Objective: Depression and anxiety have been suggested to be associated with systemic inflammation upregulation. However, results are not always consistent, which may be due to symptom heterogeneity of depression and anxiety. There are some indications that associations with inflammation are mainly driven by somatic symptoms of depression and anxiety. We therefore set out to evaluate the differential association of somatic and cognitive symptoms of depression and anxiety with inflammation, while adjusting for demographic, health related, and lifestyle related variables.
Methods: We evaluated baseline data from 2861 participants from the Netherlands Study of Depression and Anxiety (NESDA). The Inventory of Depressive Symptomatology and the Beck Anxiety Inventory were used to assess depressive symptoms and anxiety symptoms. For both scales somatic and cognitive symptoms scales were calculated. Baseline blood samples were collected to determine high sensitivity C-Reactive Protein (CRP), interleukin (IL)-6, and Tumor Necrosis Factor (TNF)-α. We used linear regression to analyze the associations adjusting for demographics and health indicators and markers for an unhealthy lifestyle.

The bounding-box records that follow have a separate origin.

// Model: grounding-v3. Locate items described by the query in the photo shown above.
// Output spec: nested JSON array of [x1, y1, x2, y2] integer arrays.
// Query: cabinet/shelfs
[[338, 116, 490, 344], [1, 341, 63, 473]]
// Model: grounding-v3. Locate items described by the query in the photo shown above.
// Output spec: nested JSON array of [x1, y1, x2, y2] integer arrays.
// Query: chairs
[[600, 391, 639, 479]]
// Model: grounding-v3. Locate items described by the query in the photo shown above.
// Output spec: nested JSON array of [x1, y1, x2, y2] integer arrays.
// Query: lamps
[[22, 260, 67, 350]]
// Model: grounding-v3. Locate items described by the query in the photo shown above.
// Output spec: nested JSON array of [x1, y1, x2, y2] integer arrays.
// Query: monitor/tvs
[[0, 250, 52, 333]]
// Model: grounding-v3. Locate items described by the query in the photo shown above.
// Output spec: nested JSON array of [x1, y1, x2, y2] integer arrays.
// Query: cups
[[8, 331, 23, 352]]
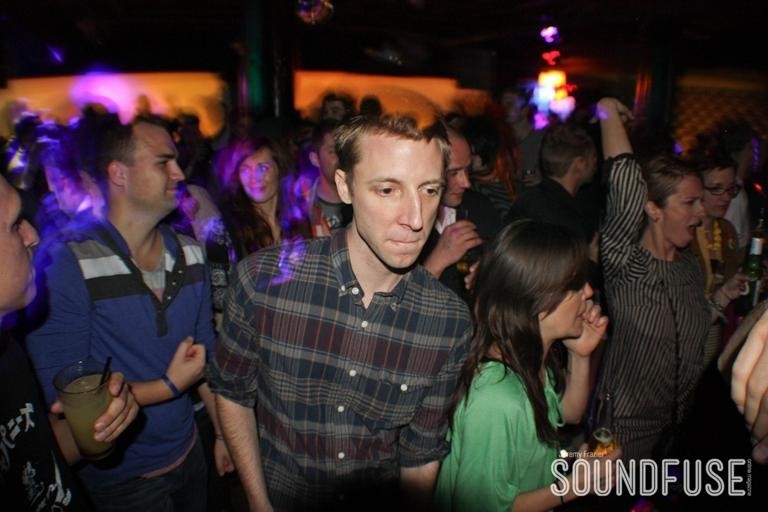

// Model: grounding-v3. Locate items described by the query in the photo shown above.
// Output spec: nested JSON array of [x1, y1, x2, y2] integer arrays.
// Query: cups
[[455, 246, 482, 290], [49, 361, 117, 465]]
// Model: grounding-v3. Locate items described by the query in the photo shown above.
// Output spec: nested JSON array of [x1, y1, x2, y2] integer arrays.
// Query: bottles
[[733, 230, 764, 316], [586, 392, 615, 458]]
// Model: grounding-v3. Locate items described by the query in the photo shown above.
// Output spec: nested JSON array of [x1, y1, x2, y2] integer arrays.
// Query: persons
[[1, 82, 767, 509]]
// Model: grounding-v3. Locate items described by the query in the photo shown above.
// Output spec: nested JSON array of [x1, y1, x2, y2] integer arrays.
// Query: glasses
[[704, 185, 740, 197]]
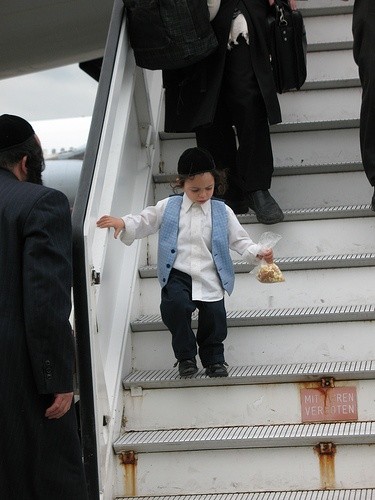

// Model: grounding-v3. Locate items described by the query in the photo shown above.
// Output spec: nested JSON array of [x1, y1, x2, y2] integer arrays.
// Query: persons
[[0, 113, 87, 500], [96, 146, 274, 379], [157, 0, 307, 225]]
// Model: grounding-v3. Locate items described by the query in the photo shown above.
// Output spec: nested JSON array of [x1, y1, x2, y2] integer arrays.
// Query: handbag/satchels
[[270, 0, 306, 94]]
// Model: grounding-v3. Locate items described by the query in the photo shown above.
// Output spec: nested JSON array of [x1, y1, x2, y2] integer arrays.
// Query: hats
[[178, 147, 215, 182], [0, 114, 34, 151]]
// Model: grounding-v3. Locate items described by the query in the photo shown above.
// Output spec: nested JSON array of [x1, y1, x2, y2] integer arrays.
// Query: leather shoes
[[248, 189, 284, 225], [179, 357, 198, 376], [205, 364, 228, 377]]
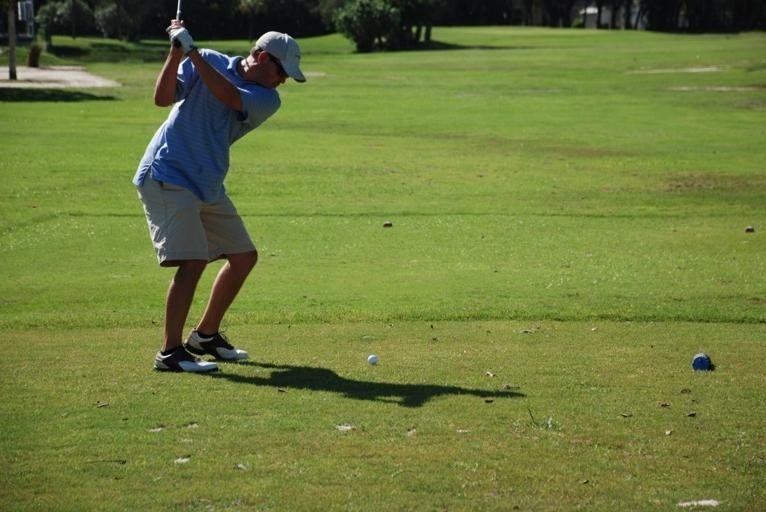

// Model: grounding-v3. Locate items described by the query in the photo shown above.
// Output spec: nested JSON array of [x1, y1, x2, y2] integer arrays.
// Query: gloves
[[168, 27, 197, 58]]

Results: After adjustment for sociodemographic and health indicators, depressive symptoms were associated with higher levels of CRP, IL-6 and TNF-α. This association was mainly driven by somatic symptoms. For anxiety, somatic symptoms were associated with higher levels of CRP, IL-6 and TNF-α, whereas cognitive anxiety symptoms were associated with CRP (men only). Markers of an unhealthy lifestyle explained the significant associations.
Conclusions: Especially somatic symptoms of depression and anxiety are associated with inflammation. However, this association was mostly mediated through unhealthy lifestyles among depressed and anxious individuals.
Keywords: Anxiety symptoms; Cognitive; Cohort study; Depressive symptoms; IL-6; Inflammation; Somatic; TNF-α; hsCRP.